Gregory T. Carter, a University of Washington professor of rehabilitation medicine, says he’s developed his own procedures for recommending marijuana, which he does for some patients with serious neuromuscular conditions such as amyotrophic lateral sclerosis, or Lou Gehrig’s disease, to treat pain and other symptoms. He typically urges those who haven’t tried it before to start with a few puffs using a vaporizer, which heats the marijuana to release its active chemicals, then wait 10 minutes. He warns them to have family nearby and to avoid driving, and he checks back with them after a few days. Many are “surprised at how mild” the drug’s psychotropic effects are, he says.
States’ rules on growing and dispensing medical marijuana vary. Some states license specialized dispensaries. These can range from small storefronts to bigger operations that feel more like pharmacies. Typically, they have security procedures to limit walk-in visitors.
At least a few dispensaries say they inspect their suppliers and use labs to check the potency of their product, though states don’t generally require such measures. “It’s difficult to understand how we can call it medicine if we don’t know what’s in it,” says Stephen DeAngelo, executive director of the Harborside Health Center, a medical-marijuana dispensary in Oakland, Calif.
Some of the strongest research results support the idea of using marijuana to relieve neuropathic pain. For example, a trial of 50 AIDS patients published in the journal Neurology in 2007 found that 52% of those who smoked marijuana reported a 30% or greater reduction in pain. Just 24% of those who got placebo cigarettes reported the same lessening of pain.
Marijuana has also been shown to affect nausea and appetite. The AMA review said three controlled studies with 43 total participants showed a “modest” anti-nausea effect of smoked marijuana in cancer patients undergoing chemotherapy. Studies of HIV-positive patients have suggested that smoked marijuana can improve appetite and trigger weight gain.
Donald Abrams, a doctor and professor at the University of California, San Francisco who has studied marijuana, says he recommends it to some cancer patients, including those who haven’t found standard anti-nausea drugs effective and some with loss of appetite.
Side effects can be a problem for some people. Thea Sagen, 62, an advanced neuroendocrine cancer patient in Seaside, Calif., says she expected something like a pharmacy when she went to a marijuana dispensary mentioned by her oncologist. She says she was disappointed to find that the staffers couldn’t say which of the products, with names like Pot ‘o Gold and Blockbuster, might boost her flagging appetite or soothe her anxiety. “They said, ‘it’s trial and error,’ “she says. “I was in there flying blind, looking at all this stuff.”

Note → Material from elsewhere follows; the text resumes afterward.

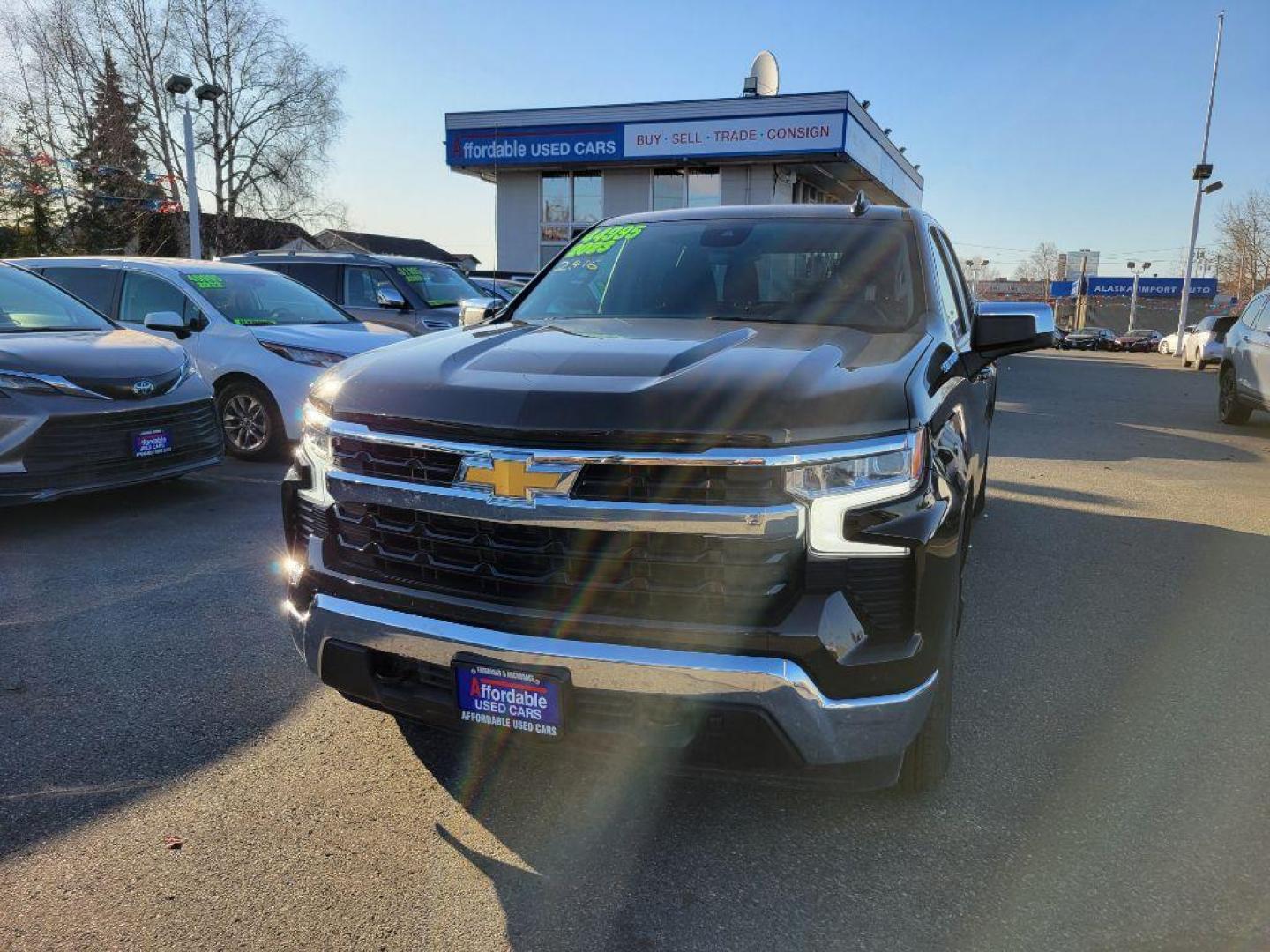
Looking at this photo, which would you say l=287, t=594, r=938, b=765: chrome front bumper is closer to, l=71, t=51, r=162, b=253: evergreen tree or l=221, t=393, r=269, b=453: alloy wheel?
l=221, t=393, r=269, b=453: alloy wheel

Ms. Sagen says she bought several items and tried one-eighth teaspoon of marijuana-infused honey. After a few hours, she was hallucinating , too dizzy and confused to dress herself for a doctor’s appointment. Then came vomiting far worse than her stomach upset before she took the drug. When she reported the side effects to her oncologist’s nurse and her primary-care physician, she got no guidance. She doesn’t take the drug now. But with advice from a nutritionist, her appetite and food intake have improved, she says.

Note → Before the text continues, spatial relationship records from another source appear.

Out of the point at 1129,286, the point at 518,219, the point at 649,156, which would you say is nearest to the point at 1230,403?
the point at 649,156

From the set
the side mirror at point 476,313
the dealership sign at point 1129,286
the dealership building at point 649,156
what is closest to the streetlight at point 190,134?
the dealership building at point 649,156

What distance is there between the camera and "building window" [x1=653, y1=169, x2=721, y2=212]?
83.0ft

Other marijuana users may experience the well-known reduction in ability to concentrate. At least a few users suffer troubling short-term psychiatric side effects, which can include anxiety and panic. More controversially, an analysis published in the journal Lancet in 2007 tied marijuana use to a higher rate of psychotic conditions such as schizophrenia. But the analysis noted that such a link doesn’t necessarily show marijuana is a cause of the conditions.
Long-term marijuana use can lead to physical dependence, though it is not as addictive as nicotine or alcohol, says Margaret Haney, a professor at Columbia University’s medical school. Smoked marijuana may also risk lung irritation, but a large 2006 study, published in Cancer Epidemiology, Biomarkers & Prevention, found no tie to lung cancer.